Nevada law allows municipalities to “[g]rant an exclusive franchise” to a private party for the “[c]ollection and disposal of garbage and other waste.” Accordingly, the city of Reno entered into such an agreement with RDC in 2012. The city entered into a second franchise agreement with another company, but RDC eventually acquired the rights under that agreement. Both agreements effectively give RDC sole authority within the city limits to pick up and transport solid waste and many recyclable materials from commercial establishments. 

GSR began competing with RDC by contracting with various commercial entities to pick up and remove certain recyclable materials from their premises. GSR operates by providing its customers with recycling containers in exchange for payment offset by a rebate. For example, it charged one customer $440 per bin each month and gave the customer a monthly rebate of $2.52 per bin.

The city informed GSR's counsel that the company could pick up and remove certain recyclable materials without violating the franchise agreement only if its customers actually sold the recyclable materials instead of paying for them to be removed. At the same time, the city notified GSR that its collection of recyclable materials covered by the franchise agreement could result in "code enforcement issues," and RDC’s counsel sent letters to GSR's customers telling them they could be jailed or fined. 

In 2018, a city hearing officer upheld a citation issued by the code enforcement division to a local business owner for using GSR for his recycling instead of the franchisee. According to the city attorney, GSR was “using its customers to illegally undercut and interfere with” a  franchise agreement between the city and Waste Management for “exclusive solid waste (including recyclable material) collection and disposal service . . . . *  *  *  [I]t mandates that no entity other than Waste Management may provide the service of collection and transportation . . . of solid waste (including recyclable material).”

GSR filed suit in federal district court against the city, RDC and Waste Management of Nevada, Inc., alleging that the defendants had violated federal antitrust law by restraining, indeed monopolizing, trade in the market for recyclable materials. With no relevant facts being in dispute, U.S. District Judge Miranda M. Du entered summary judgment in favor of the defendants based on the doctrine of state-action antitrust immunity, finding that the city’s anticompetitive conduct and the resulting benefits to RCD have been clearly articulated and affirmatively expressed as state policy. Under long-standing U.S. Supreme Court precedents, the federal antitrust laws do not prevent states and their political subdivisions from imposing market restraints as an “act of government” because such laws were not intended to restrict the sovereign capacity of these governmental entities to regulate their economies.
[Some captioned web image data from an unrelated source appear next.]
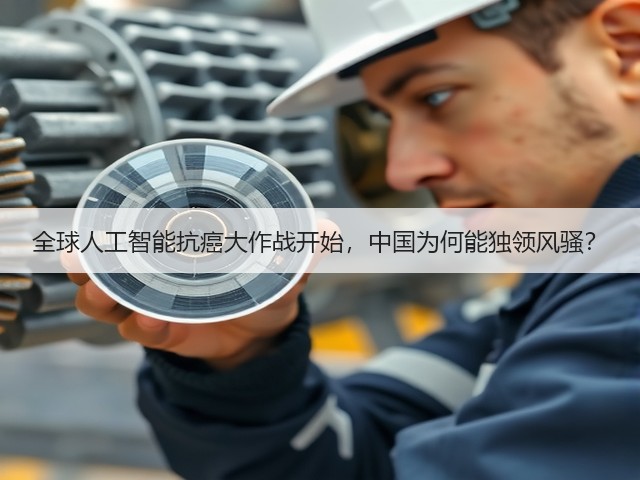 全球人工智能抗癌大作战开始,中国为何能独领风骚?(图3) 全球人工智能抗癌大作战开始,中国为何能独领风骚?(图3)
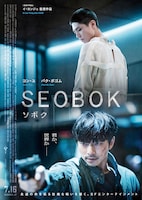 「SEOBOK／ソボク」ポスタービジュアル (c)2020 CJ ENM CORPORATION, STUDIO101 ALL RIGHTS RESERVED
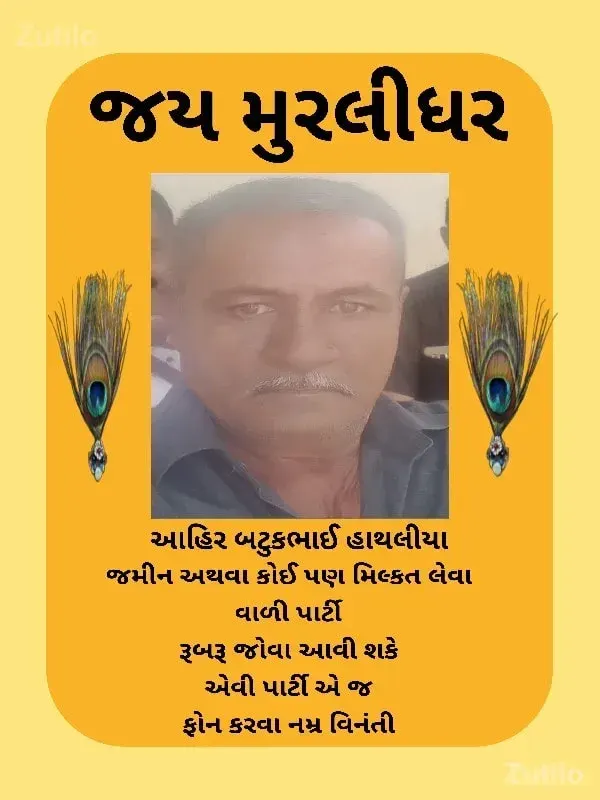 જમીન  લે વેચ માટે મળો - Land & Plots - Junagadh City - Image 2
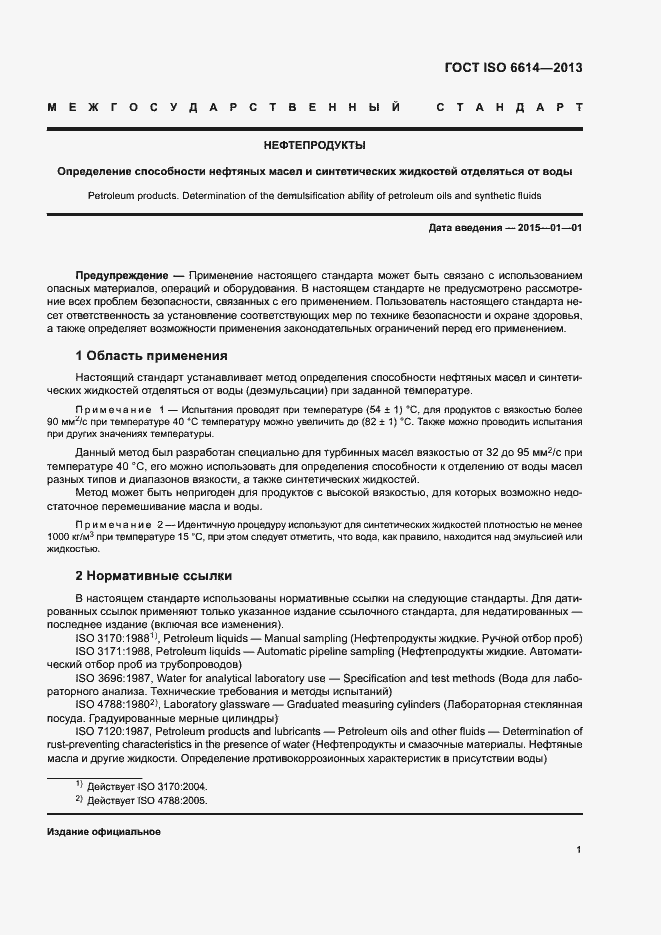 Страница 5 ГОСТ ISO 6614-2013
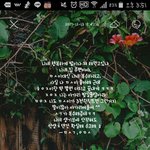 [개빡침] ㅋㅋㅋㅋ지들 잘나가는 줄 아는 년들 역관광 가능?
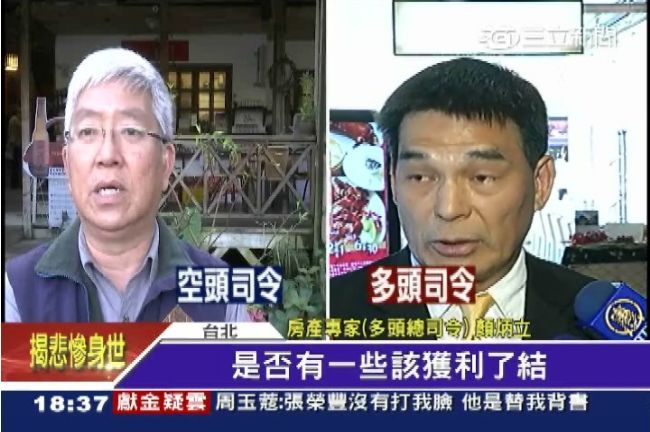 張金鶚喊蛋白區將下修　跌幅10％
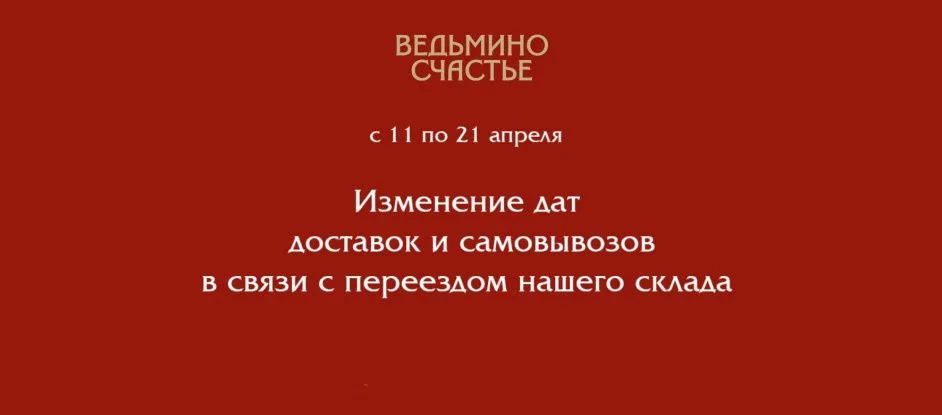 Изменение дат доставок и самовывозов!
Such immunity extends to private parties carrying out a state or municipal regulatory program. A three-judge panel of the U.S. Court of Appeals for the Ninth Circuit upheld the district court ruling.
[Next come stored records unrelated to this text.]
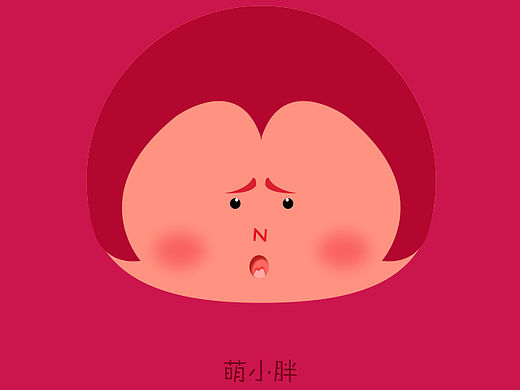 萌小胖（個人主頁-ZMTU0NzQxMjQ=） - 繪畫 - 站酷設(shè)計師jiangweipainter原創(chuàng)素材 - 站酷ZCOOL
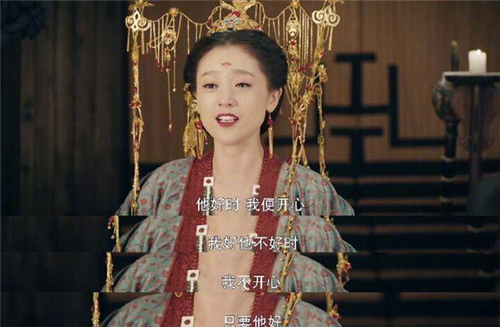 那些戳中泪点的台词,句句扎心,哪句戳中你泪点了呢?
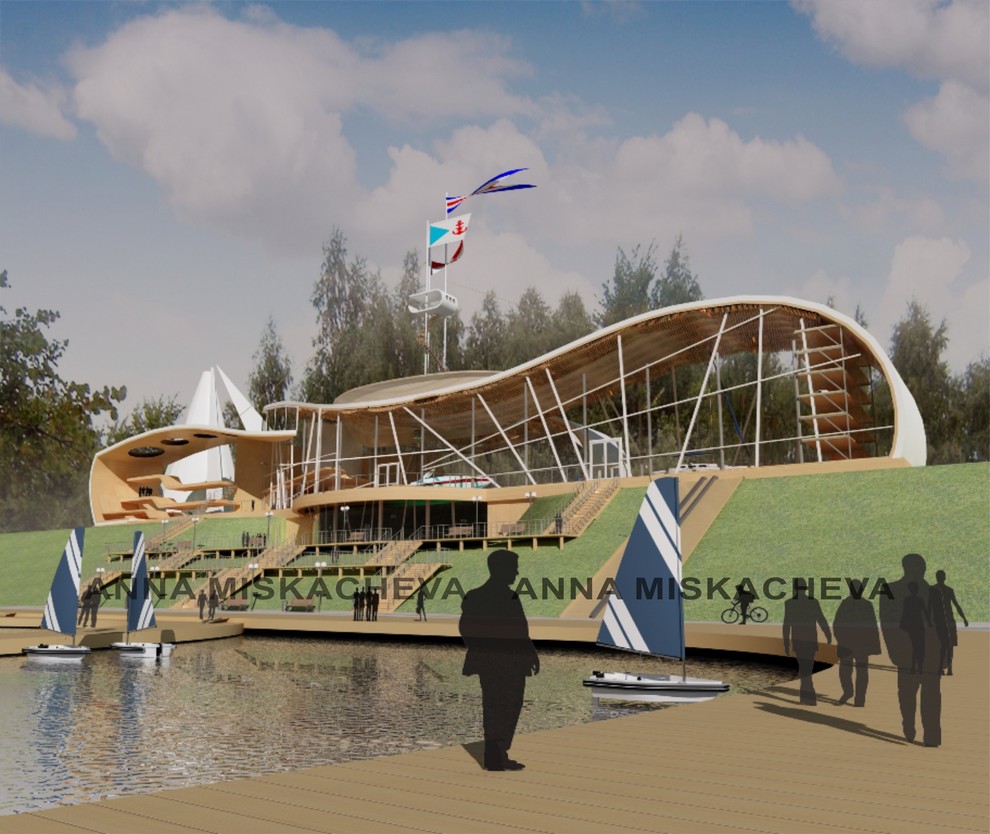 My Projects. Concept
The panel concluded that the city’s authority to limit competition as it did is unmistakably spelled out in state law. First, “the statutory term ‘other waste’ . . . is broad enough that it at least arguably encompasses the recyclable materials covered by the Franchise Agreement-in relevant part, those recyclables ‘collected and transported as a service,’ but not those ‘sold by the generator thereof directly to a buyer of recyclable material at market price.’  *  *  *  The Nevada legislature delegated some discretion to the City to decide what might be included in an exclusive contract as ‘other waste.’ ” However, noting the appropriate boundaries of its judicial function, the panel observed that “either the City did not err at all in its exercise of that discretion, or it made the type of [error] that should be left for state tribunals to control rather than being corrected through federal antitrust litigation.”  The panel then referred to concurrent proceedings in state court where the parties are litigating the proper interpretation of "other waste" under state law. “We emphasize that we need not and do not definitively resolve whether the Franchise Agreement improperly extends to the collection and disposal of any materials that are not in fact ‘other waste’ under state law.”
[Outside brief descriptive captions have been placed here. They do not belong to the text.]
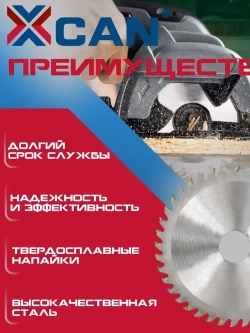 Диск пильный XCAN по дереву TCT, 115х9,5 мм 36 зубов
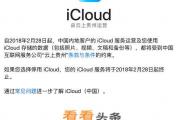 苹果的icloud迁移到中国的“云上贵州”公司之后有什么好处？_苹果贵州云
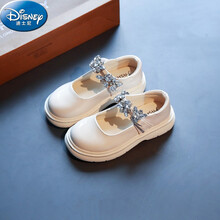 迪士尼女童皮鞋2021秋季新款儿童公主鞋小女孩春秋豆豆鞋宝宝时尚单鞋潮 米色 36码内长22.6cm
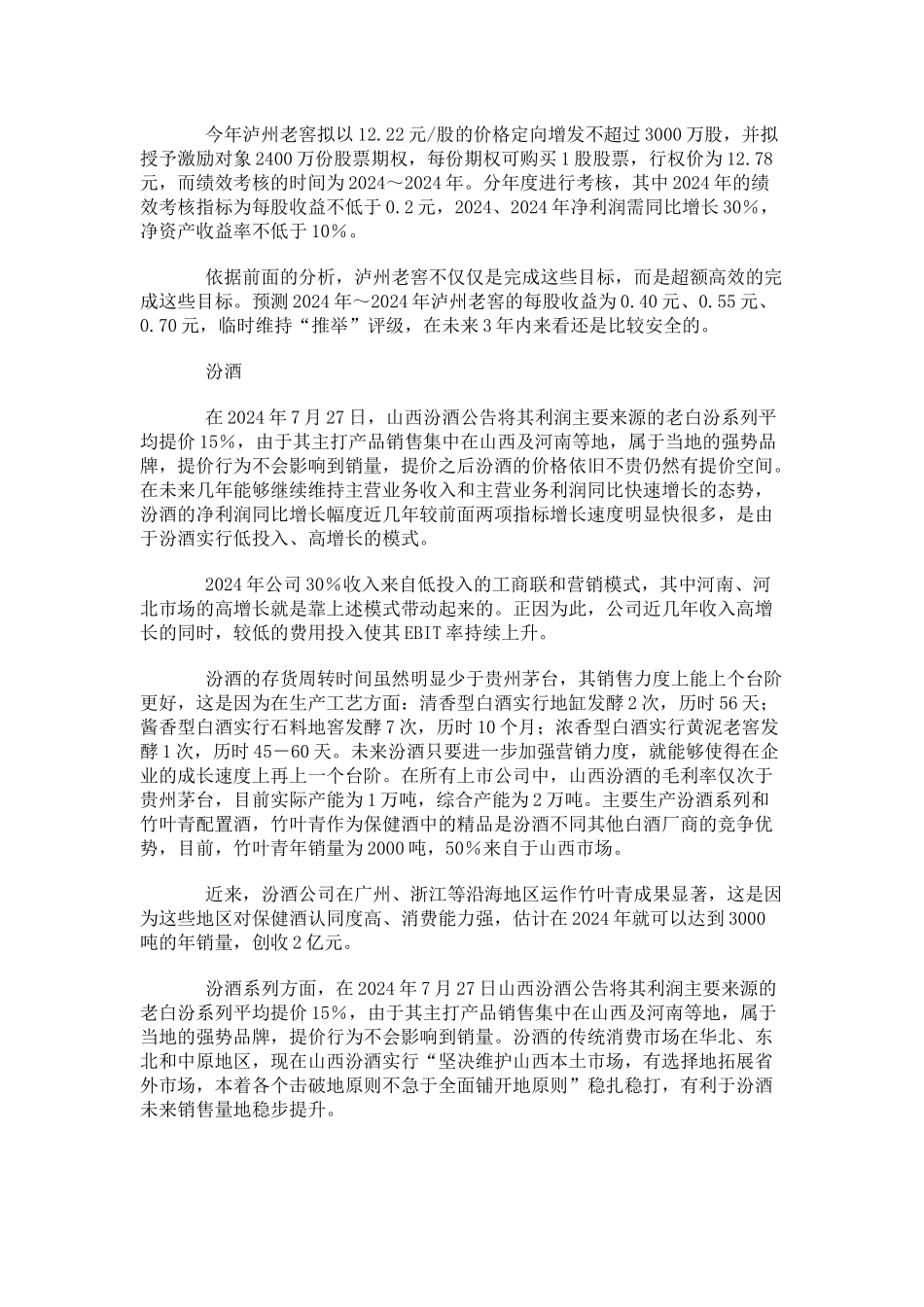 白酒行业市场销量分析_第3页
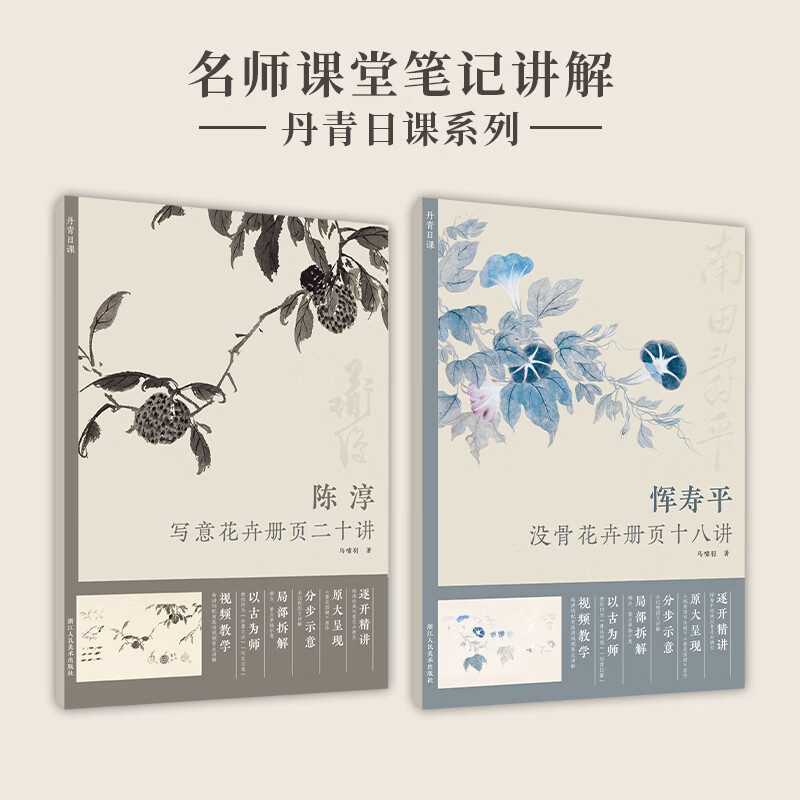 �´�д�⻨�ܲ�ҳ��ʮ�� ���ƽû�ǻ��ܲ�ҳʮ�˽�/�����տ� @������Х���� �������������ѧ��Ƶ�γ� �𿪾���ԭ����ֲַ�ʾ��ֲ�����Թ�Ϊʦ��Ƶ��ѧ �´�д�⻨�ܲ�ҳ��ʮ��+���ƽû�ǻ��ܲ�ҳʮ�˽�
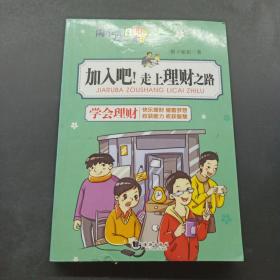 陶小淘日记：加入吧！走上理财之路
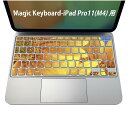 Magic Keyboard 専用 iPadPro11inch 13inch(M4) 2024 第5世代 対応 キーボード用スキンシール キートップ ステッカー アイパッド ノートパソコン アクセサリー 保護 020806 マスクデザイン 宇宙 惑星 ひまわり 001397(2)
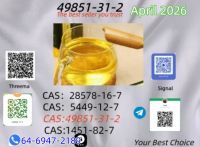 Best Price CAS 49851-31-2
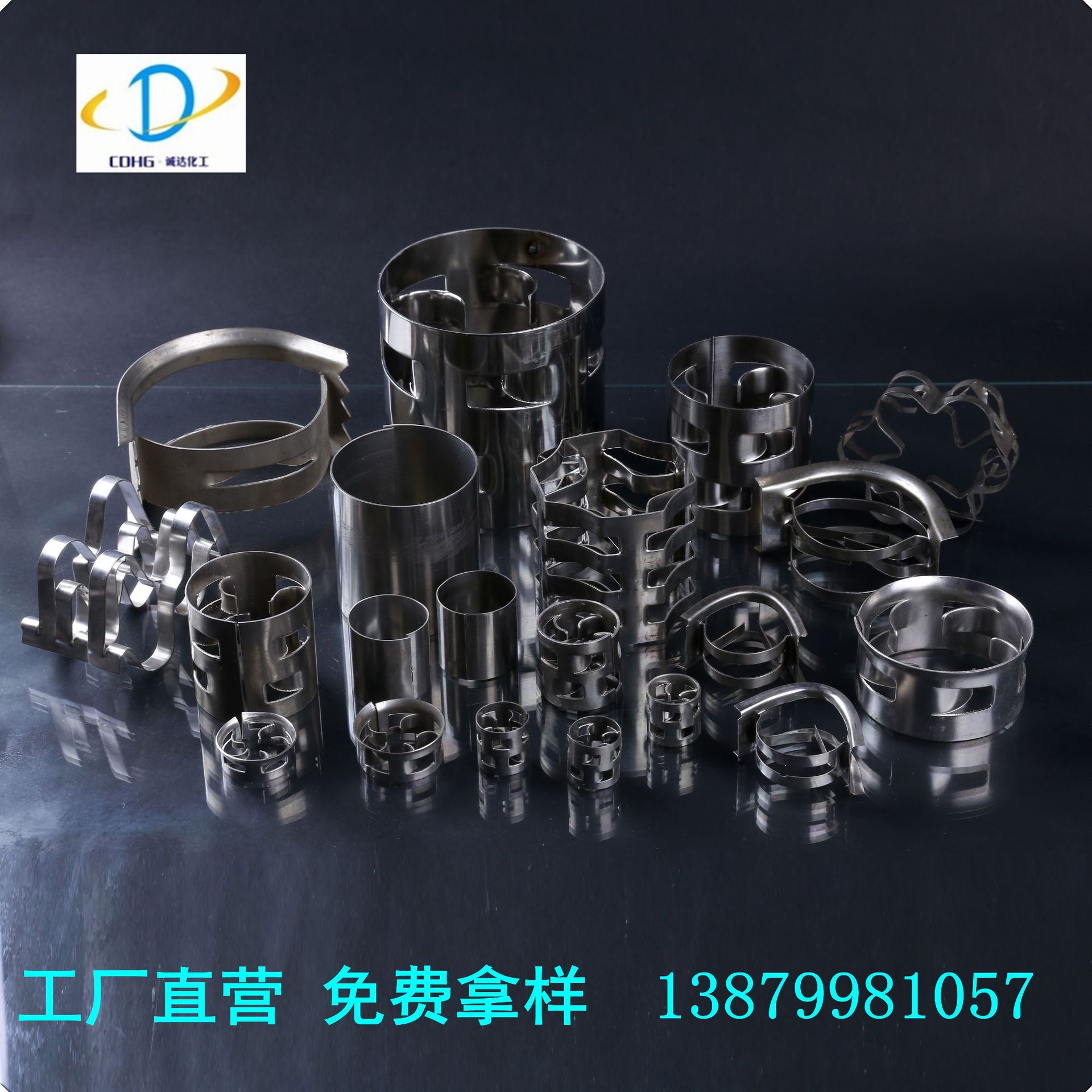 厂家供应不锈钢填料 金属填料 不锈钢散堆填料 不锈钢规整填料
Second, the Nevada legislature could not have been more precise in its statutory language permitting municipalities to "displace or limit competition" in the collection and disposal of waste.  “GSR's antitrust claim essentially challenges "nothing more than an agreement" by the City to ‘impose’ a particular definition of waste through the Franchise Agreement . . . . Although [RCD] was also a party to that agreement and helped implement its terms, this is not a case in which "the anticompetitive restraint turns on the discretion of private actors.”  *  *  *  Where a state actor is immune from a claim that it improperly granted an exclusive franchise, a private party cannot be held liable for possessing that monopoly.”

Green Solutions Recycling, LLC v. Reno Disposal Company, Inc., et al., No. 19-15201, 9th Cir., May 18, 2020.